━━ Supplied passage
# Graph Fraud Detection with Neptune ML 

## 1- Feature Engineering 

In this module, we will run an end to end pipeline to train a fraud detection model using graph neural networks. The steps will include the following:


* Fraud detection dataset
* Export and Processing
* Model training
* Inference queries


**Fraud Detection** is a set of techniques and analyses that allow organizations to identify and prevent unauthorized activity. Fraud can also be any kind of abuse to the system in place to gain undeserved benefits. This can include fraudulent credit card transactions, identify theft, insurance scams, etc. Fraudesters can collude to commit illegal activities and strive to make it look normal so it can be difficult to detect. The most effective solutions that fights fraud use a multifaceted approaches that integrates several of techniques. One of these techniques is the use of graphs.

Graphs allow us to understand the relationship between various entities and how they are connected together which help in detecting fraud patterns that couldn't be detected by traditional methods. In this workshop, we will go through building a ML model from a graph database and train a graph neural network to estimate the probability of fraud for a certain transaction.

![knowledge_graph.b0e9408219d92f2ca3c7a05cccf9a5a72e34ddbd.png](attachment:knowledge_graph.b0e9408219d92f2ca3c7a05cccf9a5a72e34ddbd.png)

### 1- Environment Setup


We need to install some libraries to communicate with Neptune and Neptune ML evironment.


The first step is to build the Neptune DB cluster and wait for it to become ready.You can use a CloudFormation template from this [LINK](https://docs.aws.amazon.com/neptune/latest/userguide/get-started-create-cluster.html)
━━━━
=== Problems and tasks ===
**1.** Does each statement below agree with the Neptune ML fraud detection page? Answer yes or no for each, quoting the words of the page that decide it.
(a) Model training is one of the steps of the pipeline.
(b) Graphs can help detect fraud patterns that traditional methods could not.
(c) The graph neural network is trained to estimate the probability of fraud for a certain user account.
**2.** Could you repeat the stretch of the Neptune ML fraud detection page from "Graphs allow us" through "a certain transaction.", word for word?
**3.** How would the Neptune ML fraud detection page go on after its last sentence? Write the part that comes next.
━━ Data segment
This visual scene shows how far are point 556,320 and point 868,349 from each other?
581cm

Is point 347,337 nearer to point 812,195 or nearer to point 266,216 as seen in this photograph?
━━━━
=== The results ===
**1.**
(a) Yes: "Model training"
(b) Yes: "help in detecting fraud patterns that couldn't be detected by traditional methods"
(c) No: "estimate the probability of fraud for a certain transaction"

**2.**
Graphs allow us to understand the relationship between various entities and how they are connected together which help in detecting fraud patterns that couldn't be detected by traditional methods. In this workshop, we will go through building a ML model from a graph database and train a graph neural network to estimate the probability of fraud for a certain transaction.

**3.**
Once the template is completely deployed, make a note of the template output as we will need them in the second step

After the CloudFormation template is completely deployed, make a note of the **Neptune cluster endpoint**, **export API URL** and **Neptune load role** then replace the values below

In [None]:
!pip install -U sagemaker boto3 awscurl kaggle

In [None]:
!pip install networkx ipython-gremlin

### 2- Define the Variables

Replace the `NEPTUNE ENDPOINT` variable with the endpoint name. You can find the endpoint name in the CloudFormation template output

In [None]:
import boto3
from botocore.config import Config
import sagemaker
import itertools
import re

config = Config(
 retries = {
 'max_attempts': 20,
 'mode': 'adaptive'
 }
)

#Define some variables to be used by later steps
client = boto3.client('sagemaker', config=config)
sagemaker_session = sagemaker.Session(sagemaker_client = client)
BUCKET = sagemaker_session.default_bucket()
REGION = boto3.session.Session().region_name
ACCOUNT_ID = boto3.client('sts').get_caller_identity().get('Account')
PREFIX = 'credit-transaction-fraud'

NEPTUNE_INSTANCE_ID = '' #Replace this value with the actual instance ID for the Neptune cluster
NEPTUNE_ENDPOINT = 'NEPTUNE_ENDPOINT' #Replace this value with the one generated from the CFN template
NEPTUNE_LOAD_ROLE = 'arn:aws:iam::'+ACCOUNT_ID+':role/NeptuneLoadFromS3'

### 3- Establish Connection with Neptune Graph

The next cell of code will establish a connection with the Neptune graph DB using a python wrapper around Apache TinkerPop Gremlin. Apache TinkerPop is a graph computing framework for both graph databases (OLTP) and graph analytic systems (OLAP). Gremlin is the graph traversal language of TinkerPop. It is a functional, data-flow language that enables users to write complex traversals on (or queries of) their application’s property graph. 

Once we establish the remote graph connection, we can traverse through the graph and run different queries on the graph object

In [None]:
from __future__ import print_function # Python 2/3 compatibility

from gremlin_python import statics
from gremlin_python.structure.graph import Graph
from gremlin_python.process.graph_traversal import __
from gremlin_python.process.strategies import *
from gremlin_python.driver.driver_remote_connection import DriverRemoteConnection

graph = Graph()

remoteConn = DriverRemoteConnection('wss://'+NEPTUNE_ENDPOINT+':8182/gremlin','g')
g = graph.traversal().withRemote(remoteConn)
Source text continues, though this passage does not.